Mas, foi como servidora pública contratada em dois governos 
municipais que ela se realizou de fato. Estar perto da população mais 
vulnerável sempre foi sua motivação; nas áreas da assistência social e da 
saúde, principalmente, se realizou ao viabilizar muitas possibilidades de 
melhoria de vida à população socorrense. De forma carismática, Sueli fazia 
mais que um serviço, criava vínculos e amizade; já conhecia a muitos, mas 
pôde nos últimos anos de sua vida se realizar na alegria dos outros, ao 
trabalhar na Prefeitura de Socorro. 
A vocação não era política, mas sim social! Tentou, sem 
sucesso, por duas vezes a candidatura à vereadora da cidade, mas foi na linha 
de frente do atendimento à população que encontrou sua satisfação 
profissional. Na vida pessoal, mesmo com formação escolar somente no 
ensino fundamenta, Sueli era amante dos livros, das histórias místicas e de 
tudo que pudesse levá-la ao autoconhecimento e para mais perto do Sagrado, 
sendo devota de São Judas Tadeu e, também, de Santa Terezinha do Menino 
Jesus – A Santa das Rosas. Nos momentos de crise, não era incomum receber 
uma rosa de Sueli, que procurava acolher assim amigos e família nas suas 
aflições. 
Era intuitiva, dona de um sorriso inconfundível, adorava os 
animais (gatos foram seus favoritos nos últimos 3 anos de sua vida), tomar 
açaí na Praça da Matriz, uma boa música e carnavais, estar com amigos ou 
fazer mais amizades, dançar livremente, viajar, mas sempre voltar para o seu 
cantinho, em Socorro. Realizou o sonho da casa própria, de ser mãe, de amar 
e ser amada, mas não deu tempo de viver o sonho de conhecer a Espanha. 

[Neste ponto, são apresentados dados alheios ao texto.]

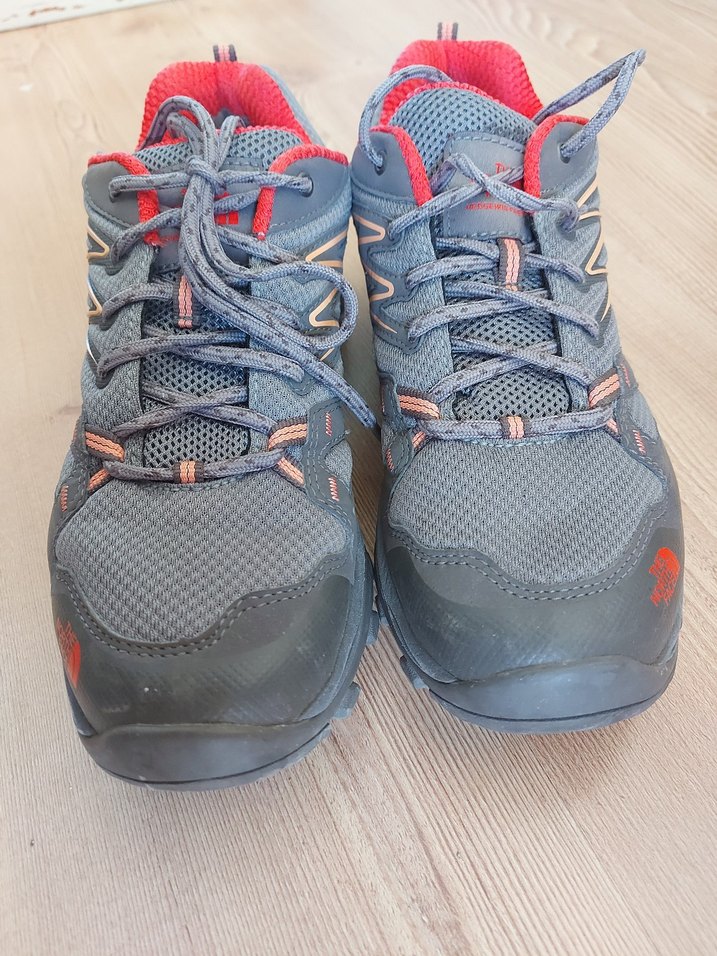 ORJINAL NORTH FACE KADIN OUTDOOR - Görsel 2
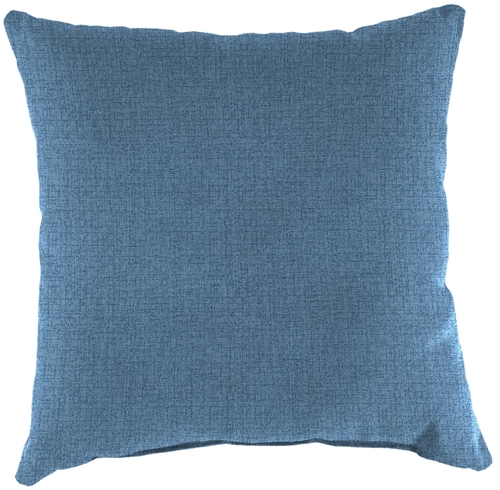 Jordan Manufacturing 9952PK1-5431D 16 x 16 in. Toss Pillow, Husk T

Sueli partiu fisicamente em 28 de abril de 2021, deixando a 
todos de coração eternamente saudoso e pleno de gratidão por compartilhar 
sua existência conosco. Com ela, foram também sua mãe e seu irmão, Jovino, 
confiando ao seu irmão mais velho, Braz, a importante missão de continuar 
a ser feliz aqui, com os descendentes dessa história da família Alves de 
Oliveira.
Por tal razão, entendendo tratar-se de projeto de lei revestido de 
relevantes motivos, é que faço seu encaminhamento à apreciação dessa 
Nobre Casa Legislativa, para análise e aprovação.